The film and the CD are somewhat different. The CD contains extended bits, bits of dialogue that are omitted from the movie entirely, and is pieced together in a different way so as not to simply be an exact audio replica of the film. Listening to about an hour’s worth of the joke and watching it for even longer can be quite tiresome, especially if you might not find the joke all that funny in the first place. Hearing the litany of the awful things that this family does to each other, merely in the name of getting as dirty as possible, the theory being that the more you frontload the joke with obscenity, the funnier the punchline. Jillette describes the telling of the joke as a jazz riff, each musician can play the same notes, but each adds their distinctive style to the piece, making it sound as if it’s pure Coltrane or Rollins, etc.
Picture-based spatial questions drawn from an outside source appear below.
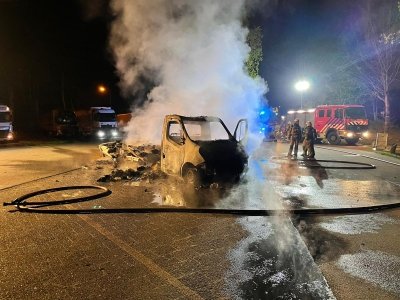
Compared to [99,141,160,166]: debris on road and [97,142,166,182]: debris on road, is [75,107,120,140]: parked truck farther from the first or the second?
[99,141,160,166]: debris on road

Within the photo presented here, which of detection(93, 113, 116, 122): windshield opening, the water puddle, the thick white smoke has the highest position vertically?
the thick white smoke

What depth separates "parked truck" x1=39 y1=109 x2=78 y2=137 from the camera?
2992 centimetres

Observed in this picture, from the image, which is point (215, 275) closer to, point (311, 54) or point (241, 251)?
point (241, 251)

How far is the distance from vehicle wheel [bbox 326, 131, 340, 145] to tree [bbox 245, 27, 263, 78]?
8.27 m

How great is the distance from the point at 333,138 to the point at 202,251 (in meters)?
20.8

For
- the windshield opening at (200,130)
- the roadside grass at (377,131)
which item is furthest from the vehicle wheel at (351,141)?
the windshield opening at (200,130)

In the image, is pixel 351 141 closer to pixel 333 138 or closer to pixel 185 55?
pixel 333 138

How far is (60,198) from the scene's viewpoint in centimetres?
747

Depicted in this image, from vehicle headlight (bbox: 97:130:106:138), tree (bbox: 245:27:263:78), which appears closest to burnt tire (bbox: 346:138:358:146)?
tree (bbox: 245:27:263:78)

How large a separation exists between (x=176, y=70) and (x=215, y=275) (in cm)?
1123

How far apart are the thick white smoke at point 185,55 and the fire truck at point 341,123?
1053 cm

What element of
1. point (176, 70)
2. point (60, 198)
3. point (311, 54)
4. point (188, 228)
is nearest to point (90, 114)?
point (176, 70)

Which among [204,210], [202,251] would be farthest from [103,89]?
[202,251]

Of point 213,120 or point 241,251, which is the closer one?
point 241,251
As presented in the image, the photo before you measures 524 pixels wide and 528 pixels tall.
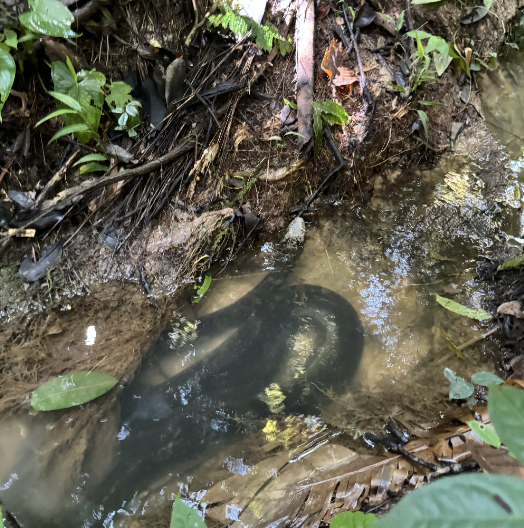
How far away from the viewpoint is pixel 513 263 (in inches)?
92.1

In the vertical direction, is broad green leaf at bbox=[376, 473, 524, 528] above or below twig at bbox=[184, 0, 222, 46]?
below

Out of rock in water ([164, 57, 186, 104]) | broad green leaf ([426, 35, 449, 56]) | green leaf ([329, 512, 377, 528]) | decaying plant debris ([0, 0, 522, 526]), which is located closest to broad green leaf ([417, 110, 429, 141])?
decaying plant debris ([0, 0, 522, 526])

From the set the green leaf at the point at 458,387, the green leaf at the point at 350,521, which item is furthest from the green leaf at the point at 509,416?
the green leaf at the point at 458,387

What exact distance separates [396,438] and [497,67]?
Answer: 3.55 meters

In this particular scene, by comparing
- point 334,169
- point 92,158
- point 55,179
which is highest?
point 92,158

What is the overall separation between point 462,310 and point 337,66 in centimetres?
193

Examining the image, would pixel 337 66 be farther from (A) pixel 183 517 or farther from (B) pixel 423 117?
(A) pixel 183 517

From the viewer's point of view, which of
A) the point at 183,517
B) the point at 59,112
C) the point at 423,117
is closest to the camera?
the point at 183,517

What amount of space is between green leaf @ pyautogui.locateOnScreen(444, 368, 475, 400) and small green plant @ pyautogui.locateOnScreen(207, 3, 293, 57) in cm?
237

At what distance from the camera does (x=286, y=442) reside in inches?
80.4

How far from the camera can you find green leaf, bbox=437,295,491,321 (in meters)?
2.30

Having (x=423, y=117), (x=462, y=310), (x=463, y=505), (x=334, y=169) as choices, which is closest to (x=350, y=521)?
(x=463, y=505)

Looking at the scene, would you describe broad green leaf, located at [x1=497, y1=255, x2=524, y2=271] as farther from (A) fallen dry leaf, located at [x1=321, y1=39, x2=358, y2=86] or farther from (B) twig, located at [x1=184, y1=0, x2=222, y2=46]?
(B) twig, located at [x1=184, y1=0, x2=222, y2=46]

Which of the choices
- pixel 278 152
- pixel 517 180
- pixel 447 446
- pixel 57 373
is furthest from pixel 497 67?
pixel 57 373
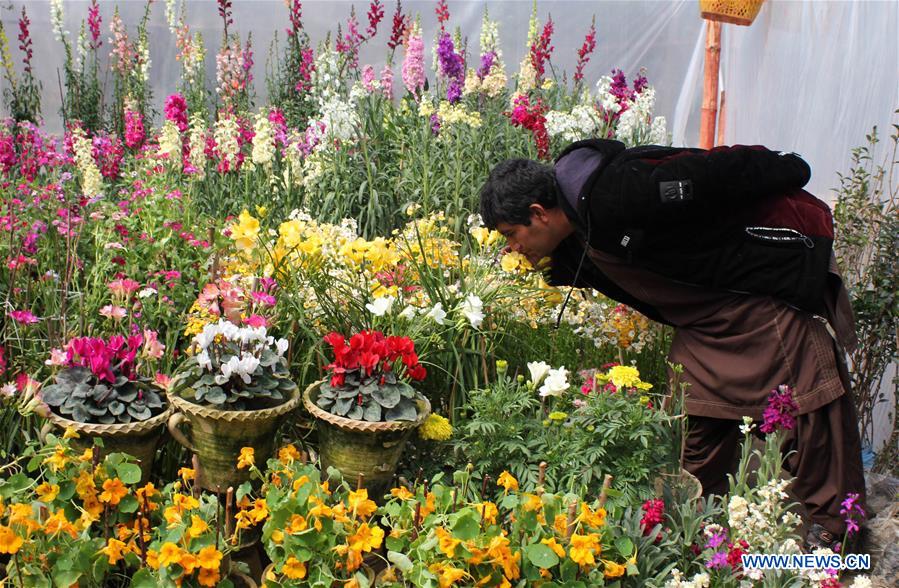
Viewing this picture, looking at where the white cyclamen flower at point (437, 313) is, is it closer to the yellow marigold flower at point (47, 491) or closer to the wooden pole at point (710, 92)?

There are definitely examples of this type of imprimatur in the film and, in turn, on the CD. Particular favorites of mine include Hank Azaria’s Polish (?) grandfather’s telling, Dana Gould’s Amish version, George Carlin’s hyper-detailed storytelling, Whoopi Goldberg’s unique song interpretation, the South Park animated take, Kevin Pollak’s `Christopher Walken’ version, Chuck McCann’s tamer delivery, and Sarah Silverman’s revelatory digressions.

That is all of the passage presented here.